Release v0.0.7 (04/10/2018)

change the header of the VCF file to be more suitable for bcftools
realise the issue of heavy memory consuming, which even kills the jobs in cluster. The menory taken increase linearly to the number of processors used. When using 20 CUPs, >20G memory is recomended for >5K cells. Solution for higher memory efficiency will be proposed in future.

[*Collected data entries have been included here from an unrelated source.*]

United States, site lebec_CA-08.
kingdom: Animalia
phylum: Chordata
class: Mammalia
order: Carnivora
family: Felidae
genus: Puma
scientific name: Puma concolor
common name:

Release v0.0.6 (29/09/2018)

fix the bug in pileup a list of positions with pysam-fetch: input wrong REF and ALT bases.
support pileup a list of positions for multiple bulk samples
check liftOver works fine: the last part of the SNPs have matched REF in fasta file.
polish the printout log: label the three modes:
- Mode 1: Pileup a list of positions for single cells (most common)
- Mode 2: Pileup whole genome for single cells
- Mode 3: Pileup a list of positions for (multiple) bulk sample(s)

Release v0.0.5 (24/09/2018)

pileup a list of positions with pysam-fetch, which may returns more reads than pysam-pileup. This feature requires further check
change vcf file header to be more compatible with bcftools
support turning cell-barcode off to return a sample level only

Release v0.0.4 (25/08/2018)

pileup the whole genome for 10x single-cell RNA-seq data
Note, post-filetering is needed as the current filtering doesn’t consider the heterozygous genotype for all donors.